Trade was the lifeblood of the empire.

And Srivijaya stood directly in the way.

The Raid That Shocked Asia

In 1025 AD, Rajendra Chola launched something unprecedented in Indian history.

A naval fleet crossed the Bay of Bengal and struck directly at the ports of Srivijaya.

The Chola ships attacked key harbour cities across Sumatra and the Malay Peninsula — including Kadaram, widely believed to be modern Kedah. Ports that had once enforced Srivijaya’s control of the strait suddenly found themselves under assault from a navy arriving from across the ocean.

The goal was not conquest.

The Cholas did not try to colonise Southeast Asia.

Instead, they did something far more strategic.

They broke the monopoly.

By striking the ports that regulated trade through the Strait of Malacca, the Cholas weakened Srivijaya’s ability to control maritime traffic and opened routes for Tamil merchants to reach China directly.

In modern language, it looked remarkably like a trade war.

A Global Economy — a Millennium Ago

What makes this episode remarkable is not just the violence of the raid, but the scale of the system in which it occurred.

The eleventh-century Indian Ocean was already a globalized world.

Three powerful regions dominated its trade routes: Song dynasty China, the Fatimid Caliphate in Egypt, and the Chola Empire in India.

Between them stood Southeast Asia, whose ports connected these great economies.

Ships carried spices from the Indonesian archipelago, cotton textiles from India, ceramics from China, and silver from the Middle East. Ports from Aden to Guangzhou were linked by merchants, navigators, and seasonal winds.

Control the chokepoints, and you control the flow of wealth.

The Cholas understood that.

So did Srivijaya.

The Strait That Empires Always Notice

Fast forward a thousand years.

Today, the Strait of Malacca remains one of the most important maritime corridors on Earth. Nearly 100,000 ships pass through it every year.

For China, it is the artery through which much of its oil supply flows — what strategists call the “Malacca dilemma.”

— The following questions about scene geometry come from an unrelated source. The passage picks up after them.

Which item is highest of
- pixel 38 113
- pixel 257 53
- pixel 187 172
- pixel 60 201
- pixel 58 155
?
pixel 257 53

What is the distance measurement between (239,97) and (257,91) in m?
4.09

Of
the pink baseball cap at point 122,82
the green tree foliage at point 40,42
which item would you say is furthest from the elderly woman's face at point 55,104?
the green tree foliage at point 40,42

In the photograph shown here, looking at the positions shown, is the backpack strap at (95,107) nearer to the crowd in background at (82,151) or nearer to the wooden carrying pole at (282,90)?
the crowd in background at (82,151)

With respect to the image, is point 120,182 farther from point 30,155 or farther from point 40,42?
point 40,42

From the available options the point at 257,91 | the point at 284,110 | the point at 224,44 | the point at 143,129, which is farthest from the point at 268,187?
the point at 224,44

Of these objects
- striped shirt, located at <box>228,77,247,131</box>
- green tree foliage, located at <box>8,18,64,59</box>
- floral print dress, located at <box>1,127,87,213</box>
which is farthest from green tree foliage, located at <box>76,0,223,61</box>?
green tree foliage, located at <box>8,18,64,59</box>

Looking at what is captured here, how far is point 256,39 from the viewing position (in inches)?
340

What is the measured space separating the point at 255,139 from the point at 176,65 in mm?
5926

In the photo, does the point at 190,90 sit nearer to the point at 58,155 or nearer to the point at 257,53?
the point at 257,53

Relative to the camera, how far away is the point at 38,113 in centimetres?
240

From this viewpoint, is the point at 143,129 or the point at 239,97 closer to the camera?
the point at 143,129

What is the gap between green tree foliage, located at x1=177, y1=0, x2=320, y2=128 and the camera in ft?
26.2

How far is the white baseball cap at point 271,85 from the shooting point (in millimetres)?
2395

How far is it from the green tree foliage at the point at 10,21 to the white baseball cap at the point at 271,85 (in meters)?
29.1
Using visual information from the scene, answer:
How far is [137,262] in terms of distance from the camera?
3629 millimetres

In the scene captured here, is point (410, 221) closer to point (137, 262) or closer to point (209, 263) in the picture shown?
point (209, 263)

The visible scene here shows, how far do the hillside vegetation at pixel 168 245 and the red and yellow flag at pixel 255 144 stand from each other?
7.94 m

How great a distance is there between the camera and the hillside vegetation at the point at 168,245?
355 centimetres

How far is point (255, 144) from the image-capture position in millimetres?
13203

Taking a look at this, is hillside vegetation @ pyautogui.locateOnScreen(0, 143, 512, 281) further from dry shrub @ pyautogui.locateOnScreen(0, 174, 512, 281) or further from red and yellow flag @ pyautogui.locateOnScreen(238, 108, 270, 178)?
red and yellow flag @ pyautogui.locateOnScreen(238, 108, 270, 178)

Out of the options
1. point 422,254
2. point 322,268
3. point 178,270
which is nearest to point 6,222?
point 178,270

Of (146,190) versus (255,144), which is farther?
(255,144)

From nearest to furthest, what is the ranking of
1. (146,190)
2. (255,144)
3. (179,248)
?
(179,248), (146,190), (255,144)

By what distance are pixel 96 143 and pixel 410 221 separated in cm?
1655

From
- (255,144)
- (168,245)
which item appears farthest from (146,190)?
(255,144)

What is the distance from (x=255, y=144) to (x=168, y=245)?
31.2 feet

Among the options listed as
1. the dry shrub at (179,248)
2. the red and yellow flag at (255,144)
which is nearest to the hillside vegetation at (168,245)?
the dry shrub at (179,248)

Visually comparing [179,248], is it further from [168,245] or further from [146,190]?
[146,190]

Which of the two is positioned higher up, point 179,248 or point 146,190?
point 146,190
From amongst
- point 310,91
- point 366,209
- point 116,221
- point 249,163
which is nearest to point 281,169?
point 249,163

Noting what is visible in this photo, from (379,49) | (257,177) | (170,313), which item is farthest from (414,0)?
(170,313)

For the United States, it is a strategic chokepoint that could become critical in any future conflict in Asia.

For Singapore, sitting at the southern mouth of the strait, it is both a blessing and a responsibility: a global trade artery that must remain open to all.

The same conversation — about chokepoints, access, and control — echoes again in modern geopolitics.

The Other Strait

Look westward, and you will find another narrow gateway under constant tension: the Strait of Hormuz.

In recent weeks, tensions between Iran and the United States have once again pushed the region to the brink. Markets reacted instantly. Oil prices jumped sharply as traders feared the possibility of disruptions to shipping through the strait.

Nearly a fifth of the world’s oil supply passes through Hormuz.

Any threat to that narrow waterway sends shockwaves through global energy markets — from New York to Tokyo.

The geography is different.

But the strategic logic is identical to Malacca.

The world’s vast oceans are often controlled by very small pieces of water.

The Sea Remembers

History rarely repeats itself neatly, but it does echo.

The Cholas could raid Srivijaya’s ports, but they could not permanently dominate Southeast Asia.

The Portuguese later seized Malacca in 1511, only to watch Asian trade networks adapt and survive.

Empires rise. Empires fall.

But the ships keep sailing.

And every generation eventually rediscovers the same uncomfortable reality — that global commerce depends on fragile maritime corridors that have been contested for centuries.

Tonight, somewhere in the dark waters between Sumatra and Singapore, another convoy of ships will glide through the strait.

Most of their crews will be thinking about cargo, weather, and schedules.

But the water beneath them carries the memory of a much older story.

The first trade war in the Strait of Malacca happened a thousand years ago.

The argument over who controls the world’s chokepoints never really ended.